Une vieille dame raconte à ses enfants l’histoire de sa famille. Son récit commence au tout début du XIXe siècle. À cette époque, trois catégories de citoyens cohabitent dans les exploitations agricoles louisianaises : au sommet de la pyramide se trouvent les hommes, suivent leurs épouses et leurs filles, puis, tout en bas, les esclaves. Le rôle du Noir demeure assez simple : il doit travailler fort et, s’il est de sexe féminin, écarter les cuisses quand le maître a une petite fringale. Les conjointes des planteurs répondent pour leur part aux attentes en se montrant jolies et obéissantes. À la plantation des Maubusson, les femmes font néanmoins preuve de solidarité, peu importe la teinte de leur peau.

Le scénario de Léa Chrétien entremêle le combat féministe et celui des gens de couleur, auxquels elle ajoute un soupçon de fantastique avec l’intervention d'une sorcière vaudou.
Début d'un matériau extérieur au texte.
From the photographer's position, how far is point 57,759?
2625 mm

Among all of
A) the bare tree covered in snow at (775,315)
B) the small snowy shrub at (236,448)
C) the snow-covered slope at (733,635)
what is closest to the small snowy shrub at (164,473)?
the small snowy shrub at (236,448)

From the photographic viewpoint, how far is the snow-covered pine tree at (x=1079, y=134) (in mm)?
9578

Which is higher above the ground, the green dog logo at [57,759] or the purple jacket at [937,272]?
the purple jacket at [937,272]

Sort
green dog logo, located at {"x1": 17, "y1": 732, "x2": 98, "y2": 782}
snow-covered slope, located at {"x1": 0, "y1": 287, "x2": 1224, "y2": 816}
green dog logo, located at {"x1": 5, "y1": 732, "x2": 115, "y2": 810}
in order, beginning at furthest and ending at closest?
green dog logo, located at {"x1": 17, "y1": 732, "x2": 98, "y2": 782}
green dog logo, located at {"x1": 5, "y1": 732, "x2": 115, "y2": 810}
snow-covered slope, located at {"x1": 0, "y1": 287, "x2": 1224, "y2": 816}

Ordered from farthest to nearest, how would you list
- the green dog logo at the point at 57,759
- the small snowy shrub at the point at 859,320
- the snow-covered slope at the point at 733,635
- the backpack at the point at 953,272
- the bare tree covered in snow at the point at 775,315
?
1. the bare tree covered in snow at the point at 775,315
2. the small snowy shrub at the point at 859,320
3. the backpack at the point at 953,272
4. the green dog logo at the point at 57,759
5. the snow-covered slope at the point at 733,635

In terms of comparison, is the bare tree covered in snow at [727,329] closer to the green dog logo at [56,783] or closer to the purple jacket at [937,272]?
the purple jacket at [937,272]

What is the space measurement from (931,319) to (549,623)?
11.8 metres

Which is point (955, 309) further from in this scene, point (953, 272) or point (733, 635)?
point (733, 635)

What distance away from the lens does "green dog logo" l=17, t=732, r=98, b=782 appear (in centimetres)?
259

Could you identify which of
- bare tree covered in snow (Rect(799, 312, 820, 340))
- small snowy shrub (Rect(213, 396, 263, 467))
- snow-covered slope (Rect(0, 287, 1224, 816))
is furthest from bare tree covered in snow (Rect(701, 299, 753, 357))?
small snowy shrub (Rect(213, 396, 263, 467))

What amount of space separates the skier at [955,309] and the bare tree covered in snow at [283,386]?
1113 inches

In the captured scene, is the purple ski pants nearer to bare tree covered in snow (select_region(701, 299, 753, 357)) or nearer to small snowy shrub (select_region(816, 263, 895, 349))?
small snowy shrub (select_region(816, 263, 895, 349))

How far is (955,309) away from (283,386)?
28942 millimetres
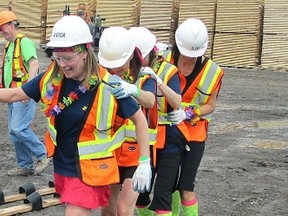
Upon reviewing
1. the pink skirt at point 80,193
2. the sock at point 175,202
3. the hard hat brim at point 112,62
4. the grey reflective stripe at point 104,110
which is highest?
the hard hat brim at point 112,62

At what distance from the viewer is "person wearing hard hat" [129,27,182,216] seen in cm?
521

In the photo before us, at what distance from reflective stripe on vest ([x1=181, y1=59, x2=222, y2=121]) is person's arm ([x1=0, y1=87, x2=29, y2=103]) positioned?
1617 millimetres

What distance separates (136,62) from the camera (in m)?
4.95

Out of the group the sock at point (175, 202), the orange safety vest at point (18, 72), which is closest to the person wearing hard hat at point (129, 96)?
the sock at point (175, 202)

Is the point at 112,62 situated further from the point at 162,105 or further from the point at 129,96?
the point at 162,105

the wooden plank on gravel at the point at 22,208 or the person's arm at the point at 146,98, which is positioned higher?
the person's arm at the point at 146,98

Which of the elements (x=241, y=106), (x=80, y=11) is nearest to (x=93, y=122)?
(x=241, y=106)

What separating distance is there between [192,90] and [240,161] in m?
3.63

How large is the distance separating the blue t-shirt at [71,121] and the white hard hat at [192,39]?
53.7 inches

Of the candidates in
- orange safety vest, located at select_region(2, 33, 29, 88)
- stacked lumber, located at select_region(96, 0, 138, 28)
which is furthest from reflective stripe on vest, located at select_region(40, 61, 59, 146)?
stacked lumber, located at select_region(96, 0, 138, 28)

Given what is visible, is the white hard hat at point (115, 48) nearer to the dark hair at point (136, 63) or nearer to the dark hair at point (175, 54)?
the dark hair at point (136, 63)

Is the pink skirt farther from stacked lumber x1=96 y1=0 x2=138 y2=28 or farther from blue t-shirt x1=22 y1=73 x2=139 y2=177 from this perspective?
stacked lumber x1=96 y1=0 x2=138 y2=28

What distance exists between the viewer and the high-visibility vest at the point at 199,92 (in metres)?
5.65

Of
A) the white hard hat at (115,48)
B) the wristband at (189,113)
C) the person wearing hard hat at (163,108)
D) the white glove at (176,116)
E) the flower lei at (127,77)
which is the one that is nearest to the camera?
the white hard hat at (115,48)
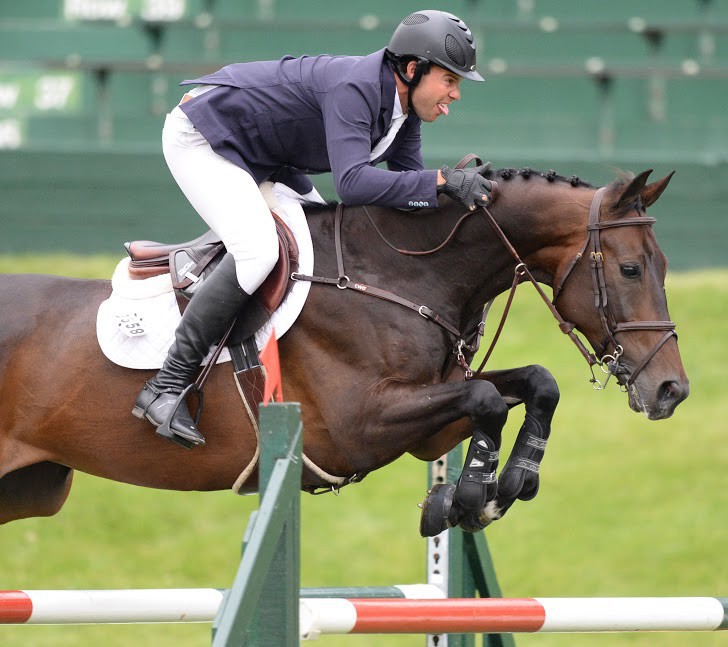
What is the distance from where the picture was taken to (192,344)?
4027 millimetres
Bien que le sujet ne soit pas dénué d’intérêt, l’intention embête. Le mâle blanc incarne le Mal : il exploite, il domine, il s’enivre et il viole. La femme apparaît quant à elle juste et bonne et si elle a recours à la violence, c’est parce l’ennemi, à savoir le patriarche, l’a mérité. Cette vision binaire finit par agacer. Le lecteur aurait apprécié des héros plus étoffés, ambivalents et multidimensionnels. Le titre se révèle d’ailleurs trompeur. Il laisse entendre qu'il sera question d’une société dans son ensemble alors que le propos dépeint les mœurs d'un seul clan.

Le dessin réaliste de Gontran Toussaint traduit bien ces tristes réalités. Sa reconstitution du pays de Thomas Jefferson convainc et les décors de la Nouvelle-Orléans sont réussis. L’artiste semble aimer dessiner les personnages féminins ; Joséphine, la protagoniste, et sa mère, Laurette, sont cependant parfois difficiles à différencier. Une mention spéciale pour la scène de vengeance en fin d'album où bourreau et justicière s'affrontent sur une planche construite comme un damier où alternent les cases bleues et ocres, à laquelle répond immédiatement une page présentant une empilade de sept bandes étroites reprenant les mêmes coloris.

L’esclavage et la ségrégation sont des thèmes abondamment abordés, par le neuvième Art en particulier. Le bédéphile pense spontanément aux Passagers du vent, à Atar Gull et à Cinq branches de coton noir. La démarche des auteurs de Louisiana se distingue dans la mesure où le tandem fait le procès du racisme, mais également, et peut-être surtout, celui de la misogynie.